■ TEXTE ■
Dans sa jurisprudence, la CEDH oriente les juridictions vers le respect d’une norme procédurale lorsqu’elles cherchent à répondre à la question de savoir s’il y a eu ou non une mise en scène/provocation policière, respectivement s’il y a eu un comportement inadmissible de la part des services et des agents de la police, susceptible d’être examiné comme une violation de l’art. 6 (1) de la Convention européenne des droits de l’homme, et s’il existe un mécanisme correcteur.

D’abord et avant tout, l’exigence principale est qu’en cas d’une exception de provocation, c’est au Parquet de prouver qu’il n’y a pas eu de telle provocation. L’absence ou l’insuffisance d’information sur les raisons et les objectifs de l’opération, et l’absence d’autorisation formelle de son organisation, diminuent la possibilité de trouver des preuves convaincantes.

En deuxième lieu, mais tout aussi important, c’est le contenu et l’étendue du contrôle judiciaire effectué dans le cadre de l’exception soulevée. La juridiction du fond est tenue d’analyser l’ensemble des éléments juridiques et de fait qui déterminent la distinction entre mise en scène/provocation policière et moyens d’enquête légaux. Il faut que tout soit effectué dans le cadre d’une procédure contradictoire, en respectant l’égalité des parties, en offrant à l’accusé la possibilité de contester tous les faits relatifs aux raisons et aux objectifs de l’opération, à la manière de son déroulement, ainsi qu’à la nature et au niveau de participation de la police, de demander la collecte de preuves, y compris la révélation d’informations classées secrètes et l’audition immédiate des participants à l’opération. Dans ses motifs la juridiction compétente est tenue de procéder à une analyse globale et approfondie des informations recueillies avant d’exprimer de manière claire et non ambiguë sa position quant à l’existence d’une provocation policière ou, respectivement, d’une violation au titre de l’art. 6 (1) de la Convention européenne des droits de l’homme.

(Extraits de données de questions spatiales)
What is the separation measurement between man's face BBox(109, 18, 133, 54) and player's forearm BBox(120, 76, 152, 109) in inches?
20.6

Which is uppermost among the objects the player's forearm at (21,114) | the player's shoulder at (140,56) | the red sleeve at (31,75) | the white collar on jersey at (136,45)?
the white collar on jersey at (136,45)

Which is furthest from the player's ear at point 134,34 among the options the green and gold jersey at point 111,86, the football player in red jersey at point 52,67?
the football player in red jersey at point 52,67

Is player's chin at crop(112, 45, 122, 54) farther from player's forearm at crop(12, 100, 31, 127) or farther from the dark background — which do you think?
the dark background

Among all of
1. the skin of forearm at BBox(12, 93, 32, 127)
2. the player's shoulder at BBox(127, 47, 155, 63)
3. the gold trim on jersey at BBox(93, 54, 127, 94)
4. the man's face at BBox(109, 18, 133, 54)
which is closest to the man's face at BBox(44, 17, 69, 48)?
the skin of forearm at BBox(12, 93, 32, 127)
---
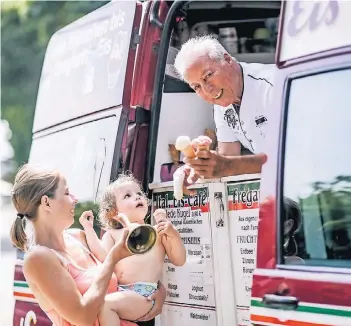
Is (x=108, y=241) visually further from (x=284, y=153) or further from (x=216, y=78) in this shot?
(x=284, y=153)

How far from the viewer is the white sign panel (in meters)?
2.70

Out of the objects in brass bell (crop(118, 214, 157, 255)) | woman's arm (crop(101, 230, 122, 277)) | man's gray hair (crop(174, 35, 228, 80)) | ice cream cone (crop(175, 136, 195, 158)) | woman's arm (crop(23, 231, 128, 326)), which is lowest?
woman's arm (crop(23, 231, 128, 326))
* * *
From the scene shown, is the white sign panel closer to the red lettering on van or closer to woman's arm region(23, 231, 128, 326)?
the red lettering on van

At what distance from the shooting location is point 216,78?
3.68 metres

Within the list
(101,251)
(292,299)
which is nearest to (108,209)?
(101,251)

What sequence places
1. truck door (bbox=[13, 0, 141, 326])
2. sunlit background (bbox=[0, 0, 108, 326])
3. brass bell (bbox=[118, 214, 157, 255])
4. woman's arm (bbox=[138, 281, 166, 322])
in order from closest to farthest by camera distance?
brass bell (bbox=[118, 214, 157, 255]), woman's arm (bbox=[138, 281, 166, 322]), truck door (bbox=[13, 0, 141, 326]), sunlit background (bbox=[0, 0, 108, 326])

■ CONSIGNE 1 ■
Extrayez du texte sur la provocation policière le passage situé entre « Dans sa jurisprudence, la » et « un mécanisme correcteur. », ces deux bornes comprises.
■ CONSIGNE 2 ■
D'après le texte sur la provocation policière, à qui revient la charge de prouver l'absence de provocation lorsqu'une exception de provocation est soulevée ?

■ RÉPONSE 1 ■
Dans sa jurisprudence, la CEDH oriente les juridictions vers le respect d’une norme procédurale lorsqu’elles cherchent à répondre à la question de savoir s’il y a eu ou non une mise en scène/provocation policière, respectivement s’il y a eu un comportement inadmissible de la part des services et des agents de la police, susceptible d’être examiné comme une violation de l’art. 6 (1) de la Convention européenne des droits de l’homme, et s’il existe un mécanisme correcteur.

■ RÉPONSE 2 ■
Au Parquet.